#### Provided material:
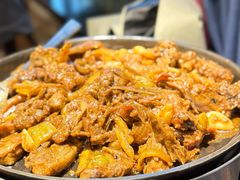 -甘家界牌柠檬鸭(青山店)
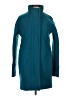 J.Crew Factory Store Solid Teal Coat Size 2 - photo 1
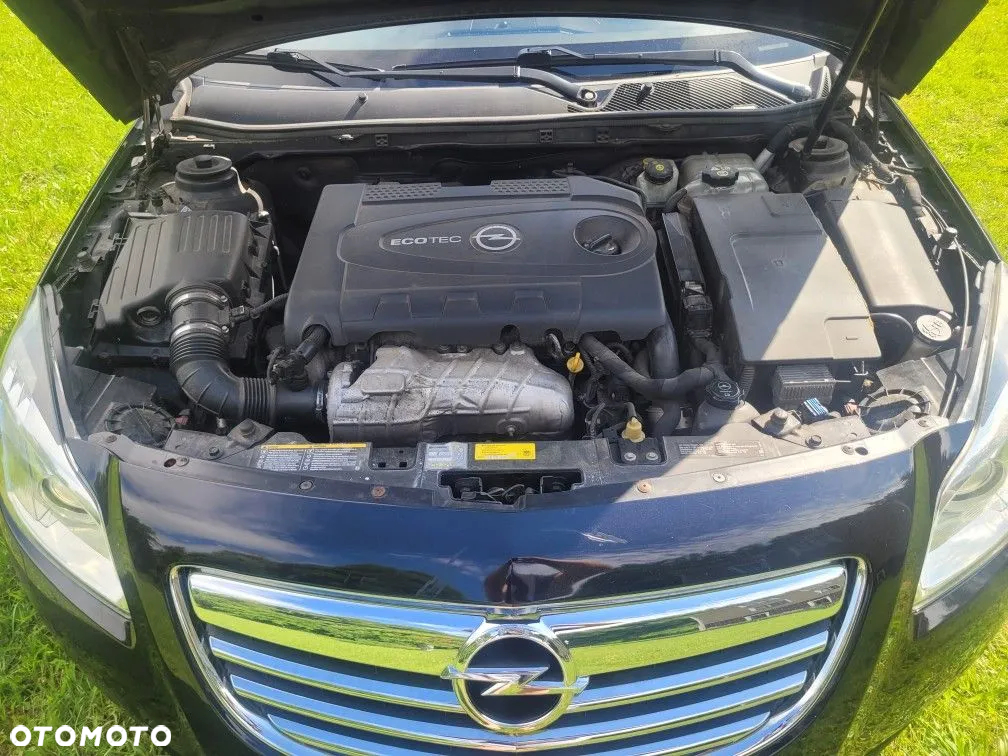 Opel Insignia 2.0 CDTI Cosmo - 9
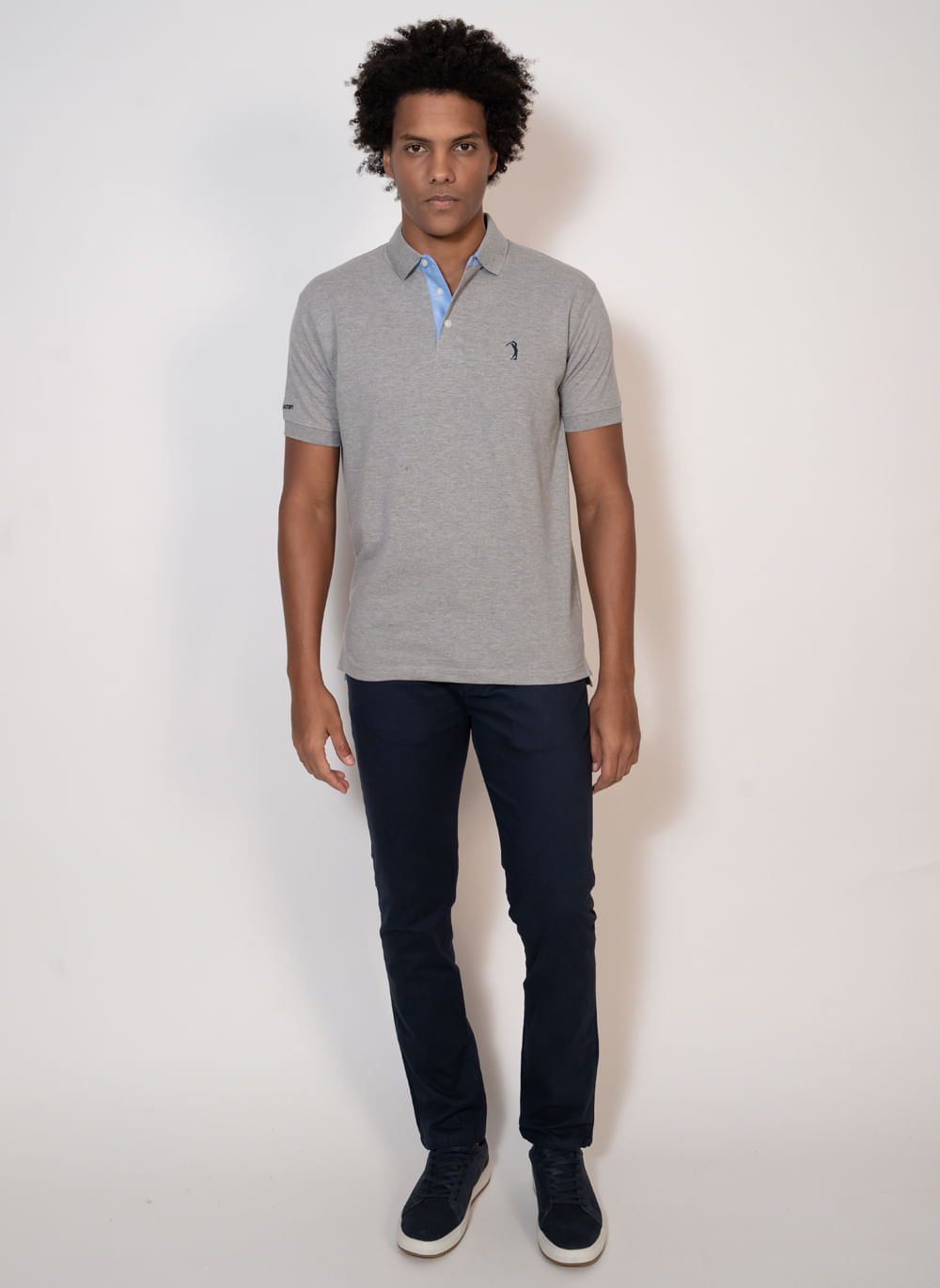 Camisa-Polo-Aleatory-Lisa-Mescla-Cinza-Cinza-P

#### Action item:
Omit the pictures and write out the lines above from the one with "J.Crew Factory Store" through the last, unchanged.

#### Answer for this exercise:
 J.Crew Factory Store Solid Teal Coat Size 2 - photo 1
 Opel Insignia 2.0 CDTI Cosmo - 9
 Camisa-Polo-Aleatory-Lisa-Mescla-Cinza-Cinza-P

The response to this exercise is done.